En établissant un tel critère, le juge européen s’assurait que toute victime d’une violation de ses droits de propriété intellectuelle puisse disposer des outils et garanties prévus par la directive 2004/48 relative au respect des droits de propriété intellectuelle.
Le choix de la contrefaçon de la Cour de cassation
Dans son arrêt du 5 octobre 2022, la première chambre civile casse l’arrêt rendu par la Cour d’appel de Paris en mars 2021.
La Cour de cassation motive cette décision en s’appuyant sur le critère établi par la CJUE, relatif au nécessaire accès du titulaire des droits aux garanties établies par la directive 2004/48/CE.

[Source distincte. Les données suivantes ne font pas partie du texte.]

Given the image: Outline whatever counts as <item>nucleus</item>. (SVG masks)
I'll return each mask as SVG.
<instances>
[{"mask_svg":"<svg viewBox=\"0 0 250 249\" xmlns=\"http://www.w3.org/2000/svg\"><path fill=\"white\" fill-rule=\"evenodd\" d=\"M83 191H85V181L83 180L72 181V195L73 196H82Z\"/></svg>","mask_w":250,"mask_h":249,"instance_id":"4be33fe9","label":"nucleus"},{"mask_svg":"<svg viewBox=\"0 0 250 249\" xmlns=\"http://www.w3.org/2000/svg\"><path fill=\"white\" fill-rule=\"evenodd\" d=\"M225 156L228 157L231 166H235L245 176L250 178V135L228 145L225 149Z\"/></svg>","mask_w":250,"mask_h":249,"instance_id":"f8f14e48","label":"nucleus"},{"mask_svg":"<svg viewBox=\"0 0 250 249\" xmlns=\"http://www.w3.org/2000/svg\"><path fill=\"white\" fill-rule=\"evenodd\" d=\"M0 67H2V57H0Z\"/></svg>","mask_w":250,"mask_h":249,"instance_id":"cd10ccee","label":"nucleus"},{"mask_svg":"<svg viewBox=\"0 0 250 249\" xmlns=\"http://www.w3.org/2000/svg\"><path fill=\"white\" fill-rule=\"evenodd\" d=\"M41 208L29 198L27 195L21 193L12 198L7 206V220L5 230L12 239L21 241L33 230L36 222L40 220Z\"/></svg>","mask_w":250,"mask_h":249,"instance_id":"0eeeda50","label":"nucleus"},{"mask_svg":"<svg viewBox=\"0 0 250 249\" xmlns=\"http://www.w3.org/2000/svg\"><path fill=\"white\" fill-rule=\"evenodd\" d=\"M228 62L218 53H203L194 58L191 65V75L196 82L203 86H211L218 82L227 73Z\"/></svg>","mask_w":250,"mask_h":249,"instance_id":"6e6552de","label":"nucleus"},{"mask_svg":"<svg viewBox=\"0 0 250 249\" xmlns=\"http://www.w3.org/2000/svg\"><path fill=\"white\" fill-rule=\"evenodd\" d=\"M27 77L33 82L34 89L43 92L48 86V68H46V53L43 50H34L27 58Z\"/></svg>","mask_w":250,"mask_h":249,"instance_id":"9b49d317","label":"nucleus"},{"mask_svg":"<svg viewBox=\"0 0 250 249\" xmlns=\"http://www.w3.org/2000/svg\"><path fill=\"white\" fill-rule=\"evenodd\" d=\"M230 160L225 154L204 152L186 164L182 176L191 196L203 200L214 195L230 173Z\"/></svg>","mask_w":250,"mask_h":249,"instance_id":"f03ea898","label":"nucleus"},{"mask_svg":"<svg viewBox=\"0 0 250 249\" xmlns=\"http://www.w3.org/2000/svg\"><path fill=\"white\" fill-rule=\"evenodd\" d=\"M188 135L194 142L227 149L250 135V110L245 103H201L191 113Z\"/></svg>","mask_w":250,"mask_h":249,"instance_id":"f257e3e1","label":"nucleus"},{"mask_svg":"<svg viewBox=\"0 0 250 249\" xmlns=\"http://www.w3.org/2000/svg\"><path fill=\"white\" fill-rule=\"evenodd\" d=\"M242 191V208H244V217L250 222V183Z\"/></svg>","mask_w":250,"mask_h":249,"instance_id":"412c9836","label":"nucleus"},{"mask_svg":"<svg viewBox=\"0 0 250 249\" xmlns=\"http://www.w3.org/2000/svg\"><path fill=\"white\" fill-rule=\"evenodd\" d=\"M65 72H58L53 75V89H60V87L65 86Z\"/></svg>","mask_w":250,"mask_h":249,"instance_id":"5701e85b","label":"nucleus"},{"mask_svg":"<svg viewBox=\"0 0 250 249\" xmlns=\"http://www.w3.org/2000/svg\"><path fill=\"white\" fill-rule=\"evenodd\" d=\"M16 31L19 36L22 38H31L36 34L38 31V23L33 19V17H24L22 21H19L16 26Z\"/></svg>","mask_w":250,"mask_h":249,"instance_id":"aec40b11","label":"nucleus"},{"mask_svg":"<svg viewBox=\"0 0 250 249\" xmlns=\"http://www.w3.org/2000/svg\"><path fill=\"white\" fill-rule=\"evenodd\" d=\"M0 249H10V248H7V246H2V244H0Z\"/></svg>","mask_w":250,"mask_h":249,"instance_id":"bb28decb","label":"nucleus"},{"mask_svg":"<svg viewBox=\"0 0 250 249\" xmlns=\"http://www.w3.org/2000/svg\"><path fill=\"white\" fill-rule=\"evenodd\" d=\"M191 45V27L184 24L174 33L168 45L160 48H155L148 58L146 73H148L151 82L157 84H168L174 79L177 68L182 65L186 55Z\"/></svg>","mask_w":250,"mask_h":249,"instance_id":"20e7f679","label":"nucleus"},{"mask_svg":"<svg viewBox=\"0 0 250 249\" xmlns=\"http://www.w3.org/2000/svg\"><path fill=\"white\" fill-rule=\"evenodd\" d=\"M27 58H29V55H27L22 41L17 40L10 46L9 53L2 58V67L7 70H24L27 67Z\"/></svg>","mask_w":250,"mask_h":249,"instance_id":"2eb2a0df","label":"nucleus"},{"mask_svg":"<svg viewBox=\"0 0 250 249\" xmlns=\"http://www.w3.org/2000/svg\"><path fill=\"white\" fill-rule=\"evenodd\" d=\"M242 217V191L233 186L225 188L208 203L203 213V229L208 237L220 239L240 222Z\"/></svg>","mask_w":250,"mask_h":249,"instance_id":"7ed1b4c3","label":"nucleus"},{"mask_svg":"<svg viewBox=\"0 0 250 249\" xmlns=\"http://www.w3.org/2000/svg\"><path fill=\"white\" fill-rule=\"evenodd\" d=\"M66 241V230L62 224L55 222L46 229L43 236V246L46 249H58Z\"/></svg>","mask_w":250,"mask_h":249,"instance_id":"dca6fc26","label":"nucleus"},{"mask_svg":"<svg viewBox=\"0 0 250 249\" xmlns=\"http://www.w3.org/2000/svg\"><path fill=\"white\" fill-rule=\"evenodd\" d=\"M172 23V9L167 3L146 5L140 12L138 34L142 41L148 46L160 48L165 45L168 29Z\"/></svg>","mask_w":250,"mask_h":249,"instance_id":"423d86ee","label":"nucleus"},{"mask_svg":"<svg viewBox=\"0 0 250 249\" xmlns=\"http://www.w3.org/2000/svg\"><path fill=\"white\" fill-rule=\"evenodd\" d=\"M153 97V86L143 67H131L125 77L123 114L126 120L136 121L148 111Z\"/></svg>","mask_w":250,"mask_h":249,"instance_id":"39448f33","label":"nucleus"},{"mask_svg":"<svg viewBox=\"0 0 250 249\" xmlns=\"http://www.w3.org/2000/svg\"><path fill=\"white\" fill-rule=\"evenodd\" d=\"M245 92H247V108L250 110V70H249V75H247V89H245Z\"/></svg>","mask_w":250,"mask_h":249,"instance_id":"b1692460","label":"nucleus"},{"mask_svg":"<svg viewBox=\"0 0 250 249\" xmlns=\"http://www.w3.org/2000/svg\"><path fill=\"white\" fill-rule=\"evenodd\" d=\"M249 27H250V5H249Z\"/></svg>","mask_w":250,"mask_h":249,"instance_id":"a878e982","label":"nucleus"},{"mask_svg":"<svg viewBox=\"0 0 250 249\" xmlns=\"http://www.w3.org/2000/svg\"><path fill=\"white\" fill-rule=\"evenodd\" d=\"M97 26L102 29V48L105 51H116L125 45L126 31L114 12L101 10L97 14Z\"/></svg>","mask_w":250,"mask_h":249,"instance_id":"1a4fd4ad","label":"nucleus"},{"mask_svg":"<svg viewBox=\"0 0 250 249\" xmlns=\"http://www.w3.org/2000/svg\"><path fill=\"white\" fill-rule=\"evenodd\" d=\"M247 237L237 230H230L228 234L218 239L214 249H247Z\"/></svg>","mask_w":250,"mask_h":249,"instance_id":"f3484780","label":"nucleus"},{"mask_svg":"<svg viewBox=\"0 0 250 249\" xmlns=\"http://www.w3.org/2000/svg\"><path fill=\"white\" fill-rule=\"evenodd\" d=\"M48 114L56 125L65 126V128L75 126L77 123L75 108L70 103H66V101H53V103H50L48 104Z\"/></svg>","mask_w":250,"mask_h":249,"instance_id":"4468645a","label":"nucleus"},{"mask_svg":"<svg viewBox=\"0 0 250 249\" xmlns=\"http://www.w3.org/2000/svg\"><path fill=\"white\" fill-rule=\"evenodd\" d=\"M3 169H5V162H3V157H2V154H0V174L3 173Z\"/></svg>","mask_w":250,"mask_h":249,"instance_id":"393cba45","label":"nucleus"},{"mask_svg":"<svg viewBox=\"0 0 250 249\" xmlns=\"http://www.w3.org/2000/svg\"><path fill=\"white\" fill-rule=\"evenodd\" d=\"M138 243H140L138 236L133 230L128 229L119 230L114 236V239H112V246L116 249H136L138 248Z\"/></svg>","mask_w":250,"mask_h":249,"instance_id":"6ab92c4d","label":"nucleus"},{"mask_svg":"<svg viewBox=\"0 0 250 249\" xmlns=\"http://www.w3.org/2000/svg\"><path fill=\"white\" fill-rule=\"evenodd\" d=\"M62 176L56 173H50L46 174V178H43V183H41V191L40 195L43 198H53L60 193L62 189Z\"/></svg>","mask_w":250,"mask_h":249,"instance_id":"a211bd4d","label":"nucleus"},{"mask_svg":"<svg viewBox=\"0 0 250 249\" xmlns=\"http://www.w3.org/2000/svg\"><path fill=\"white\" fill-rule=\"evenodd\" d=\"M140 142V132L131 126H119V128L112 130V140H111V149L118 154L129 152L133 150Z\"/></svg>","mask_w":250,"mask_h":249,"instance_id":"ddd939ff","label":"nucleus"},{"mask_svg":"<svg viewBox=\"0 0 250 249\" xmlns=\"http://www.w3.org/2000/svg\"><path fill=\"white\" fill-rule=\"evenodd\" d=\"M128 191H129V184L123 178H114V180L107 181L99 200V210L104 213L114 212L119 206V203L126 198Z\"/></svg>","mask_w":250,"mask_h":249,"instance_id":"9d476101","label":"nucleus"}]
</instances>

Elle constate que « en cas d’inexécution de ses obligations nées du contrat, le débiteur peut être condamné à des dommages-intérêts, ceux-ci ne peuvent, en principe, excéder ce qui était prévisible ou ce que les parties ont prévu conventionnellement. Par ailleurs, il résulte de l’article 145 du code de procédure civile que les mesures d’instruction légalement admissibles ne permettent pas la saisie réelle des marchandises arguées de contrefaçon ni celle des matériels et instruments utilisés pour les produire ou les distribuer. »
La Cour conclut logiquement son raisonnement en jugeant que, « Dans le cas d’une d’atteinte portée à ses droits d’auteur, le titulaire, ne bénéficiant pas des garanties prévues aux articles 7 et 13 de la directive 2004/48 s’il agit sur le fondement de la responsabilité contractuelle, est recevable à agir en contrefaçon. ».
Par cet arrêt, en se positionnant en faveur de l’action en contrefaçon, les juges du Quai de l’Horloge remédie à la fragilisation du régime de protection des droits de propriété intellectuelle qu’avait initiée la précédente décision de la Cour d’appel de Paris, tout en se conformant à la décision de la CJUE.